そして、エクスカリバウスのスクロールに軽くデコピンをしてみた。
「――おいエクスカリバウス、聞こえてるんだろう? 返事をしてくれよ? 僕は"選ばれし者"なんじゃなかったのか?」
『…………』
「――ふーん、無視するんだ。……じゃあ、もういいよ。またエクモナの町に引き返してさ、君を無理やり岩の中に閉じ込め――」
『……わっ、我が名はエクスカリバウスっ……!!』
急に返事をした。
……やっぱ聞こえてるじゃんっ!?
……ていうかなんで急に出てきたの、ねぇっ!?
「――お、やっと返事をしてくれたか、エクスカリバウス。……早速だけど、君に頼みがあるんだ。頼みっていうのは他でもない、"魔法のヴァイオリンの力を、僕の知り合いに貸したい"んだ。和紗羽衣っていう女の子なんだけど……」
だが耳の中に響くようなそのしわがれた声は、いつになく厳しい口調で言った。
『……ならぬ。エクスカリバウスは選ばれし者だけのヴァイオリン。誰かに譲渡することはおろか、返品することも、もちろんあの"クソ岩"に再び閉じ込めることも絶対できぬ!! 断じて許さぬっ……!!』
……"クソ岩"って何っ!?
……もしかして嫌だったの、あの岩に三百年間閉じ込められてたことっ!?
……ト、トラウマなのっ!?
「い、いや、別に譲渡するわけじゃないよ……。たった一日だけ……いや、編入試験の数時間だけ、羽衣さんのTSとASを上昇させたいんだ。そうすれば、羽衣さんは試験に合格できると思うし……」
だがエクスカリバウスは拒む。
『……ならぬ。エクスカリバウスはアントニオ・エクスカリによって魔法をかけられしヴァイオリン。

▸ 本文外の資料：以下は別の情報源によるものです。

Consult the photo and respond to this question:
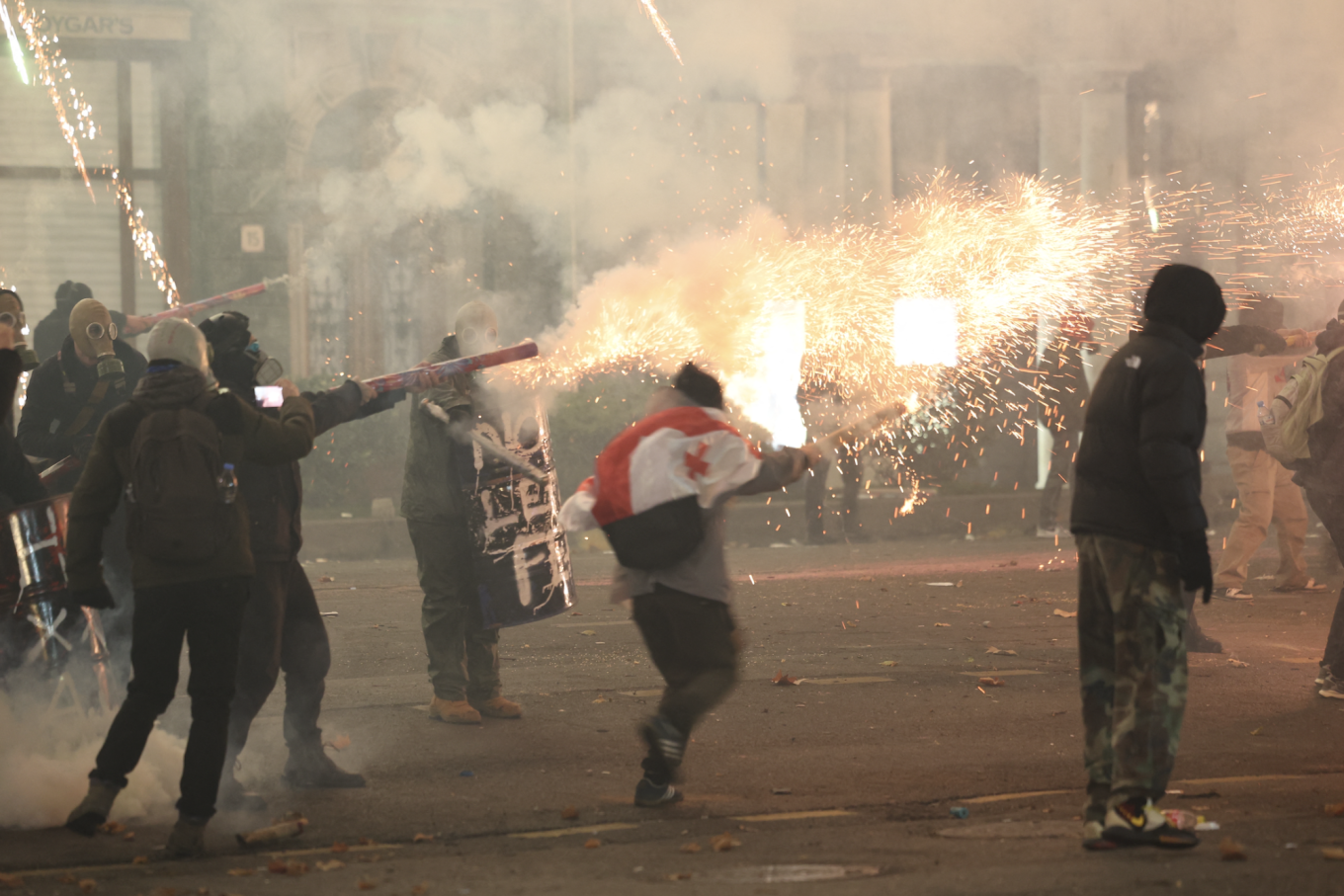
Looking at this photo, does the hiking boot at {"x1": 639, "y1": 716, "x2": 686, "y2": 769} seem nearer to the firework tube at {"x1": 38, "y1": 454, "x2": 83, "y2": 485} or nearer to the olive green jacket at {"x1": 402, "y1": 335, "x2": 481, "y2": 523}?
the olive green jacket at {"x1": 402, "y1": 335, "x2": 481, "y2": 523}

もし汝がその強大な力を悪用しようとすれば、そこに書いてある通りのことが起こるであろう』
「そ、そこに書いてある通りのこと……って?」
『……よく読め。"世界秩序を狂わせる可能性大"と書いてあるであろう。汝は字が読めぬのか?』
「い、いや、読めるけど……」
僕は再びエクスカリバウスの説明欄に目をやる。
そこには確かにこう書いてある。
――あまりに強大な力ゆえ世界秩序を狂わせる可能性大。
いや、でもそう言われても……。
「せ、世界秩序を狂わせるって……つまりどういうこと?」
『……世界の秩序を狂わせる、ということであろう』
……そのままっ!?
……なんの説明にもなってないんですけどっ!?
だが僕がそうツッコむと、エクスカリバウスは言った。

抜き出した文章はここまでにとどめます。